(EXERCISE) Rewrite these rows with "nearest" changed to "closest" and everything else kept the same, and omit the pictures from your answer.

--- Begin ---

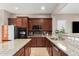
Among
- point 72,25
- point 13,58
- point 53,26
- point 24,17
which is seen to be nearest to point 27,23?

--- End ---

(ANSWER FOR THIS EXERCISE)
Among
- point 72,25
- point 13,58
- point 53,26
- point 24,17
which is seen to be closest to point 27,23?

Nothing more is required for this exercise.